Based on the p value being very small, we can assume that the association is significant. However, the chi square value is also very small, so there is not enough information to conclude a significant relation.

(b) Use mosaic() with the option shade=TRUE to display the pattern of signs and magnitudes of the residuals. Compare this with the result of mosaic() using “Friendly shading,” from the option gp=shading_Friendly. Describe verbally what you see in each regarding the pattern of association in this table.

mosaic(criminal,shade = TRUE, labeling = labeling_residuals, supress = 0)

This first mosaic plot shows the associations between the year and the age. We can observe that the most related ones are age 19 in year 1955 and age 16 in year 1958.

mosaic(criminal, gp = shading_Friendly,labeling = labeling_residuals,suppress=0)

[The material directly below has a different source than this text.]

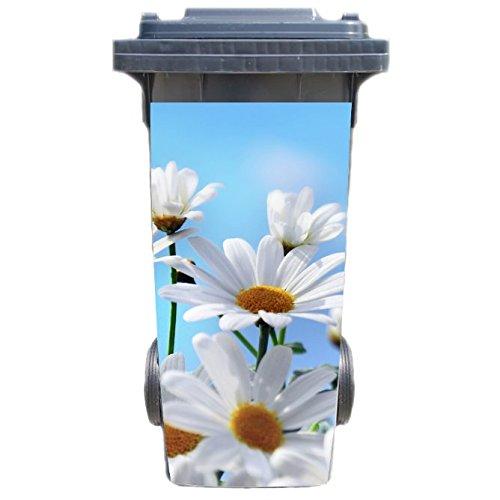 *SHIRT-TO-GO Aufkleber für Mülltonne Mülltonnenaufkleber – Motiv Gänseblumen*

This second mosaic plot shows the strength of association, but it also distinguishes positive association (in blue) and negative association (in red). Both Mosaic Plot showed that there was association between Age 19 and Year 1955, as well as Age 15 and Year 1958. For others, there is little evidence of association.

Exercise 5.9 Bertin (1983, pp. 30-31) used a 4-way table of frequencies of traffic accident victims in France in 1958 to illustrate his scheme for classifying data sets by numerous variables, each of which could have various types and could be assigned to various visual attributes. His data are contained in Accident in vcdExtra, a frequency data frame representing his 5 × 2 × 4 × 2 table of the variables age, result (died or injured), mode of transportation, and gender.

data("Accident", package = "vcdExtra")
str(Accident)

## 'data.frame':    80 obs. of  5 variables:
##  $ age   : Ord.factor w/ 5 levels "0-9"<"10-19"<..: 5 5 5 5 5 5 5 5 5 5 ...
##  $ result: Factor w/ 2 levels "Died","Injured": 1 1 1 1 1 1 1 1 2 2 ...
##  $ mode  : Factor w/ 4 levels "4-Wheeled","Bicycle",..: 4 4 2 2 3 3 1 1 4 4 ...
##  $ gender: Factor w/ 2 levels "Female","Male": 2 1 2 1 2 1 2 1 2 1 ...
##  $ Freq  : int  704 378 396 56 742 78 513 253 5206 5449 ...

(a) Use loglm() to fit the model of mutual independence, Freq ~ age+mode+gender+result to this data set.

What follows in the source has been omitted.